Todo hace pensar que al monstruo de Rufián lo engordó su propio partido cuando creían que podrían sacar algún provecho de él, y ahora que el monstruo se ha hecho demasiado grande y va por libre sin ninguna intención de rendir obediencia, el partido no tiene la fuerza para volver a atarlo corto. Llegados a este punto, también es plausible pensar que la facción ideológica que domina el partido, la que muestra una adhesión acrítica a Junqueras, quizás tampoco ha querido ejercer ninguna fuerza para mantener a Rufián a raya. Que ya les fue bien entonces y, en cierto modo, ante la posibilidad de tener un personaje en sus filas que de vez en cuando los saque de la irrelevancia en la que permanecen inmersos, todavía les sale a cuenta ser blandos, dejarlo hacer y no enfrentarse a él. Rufián es el ego desmesurado que vira ideológicamente con el viento para poder seguir bajo el foco. Ahora es de Jaén, ahora es de Santa Coloma de Gramenet. Y una parte de ERC, que justo ahora empieza a darse cuenta de las consecuencias de las decisiones tomadas en los últimos diez años, anhela el foco a cualquier precio, porque lo entiende como un posible ascensor hacia el estatus perdido. 

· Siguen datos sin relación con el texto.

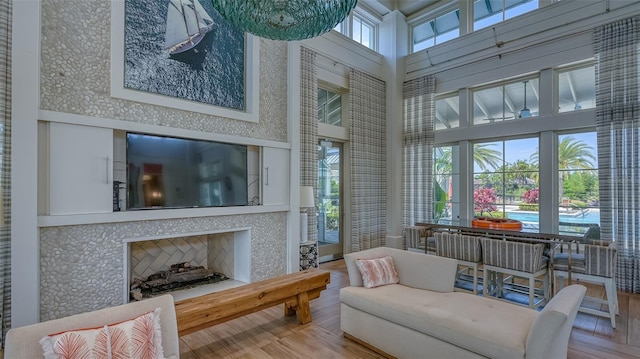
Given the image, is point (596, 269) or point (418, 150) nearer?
point (596, 269)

Desde fuera, todo parece una casa de locos. Pero existe un punto de unión que dota al panorama de una cierta lógica: Junqueras y Rufián son dos hombres hipnotizados por el poder. No tienen ningún conflicto —ni moral, ni político— a la hora de derrocar todo lo que les ha permitido alcanzar el poder que ya ostentan ante la posibilidad de conseguir una migaja más. Y así, se entienden. Gabriel Rufián es el perfil que se deja seducir por el poder político que simboliza Madrid y que se alimenta de los elogios de aquellos de quienes un día dijo querer independizarse. La validación de los catalanes es una tontería ante la posibilidad de recibir la validación de los españoles, un público más grande. A priori, esto podría parecer una amenaza para la estructura del partido, pero el partido está lleno de cargos tan faltos, con tan poca capacidad de crítica, de autocrítica y con una idea tan blanda del país que dicen querer representar, que les basta con ver que Rufián es uno de los políticos mejor valorados del Estado para asumir las contradicciones ideológicas que esto conlleva y pensar que les sale a cuenta. Junqueras lo tiene lejos y esto mantiene a raya el miedo a que lo eclipse, que es el miedo que ha perseguido a Junqueras mientras ha estado inhabilitado. Así, Gabriel Rufián puede hacer y deshacer precisamente porque el partido está como está, y él está donde está. Y cuando tenga ante sí la posibilidad de aspirar a una cuota de poder más dilatada, a un foco más vasto y a una validación aún más abundante, saltará sin mirar atrás y, con suerte, en ERC aún habrá quien lo justifique.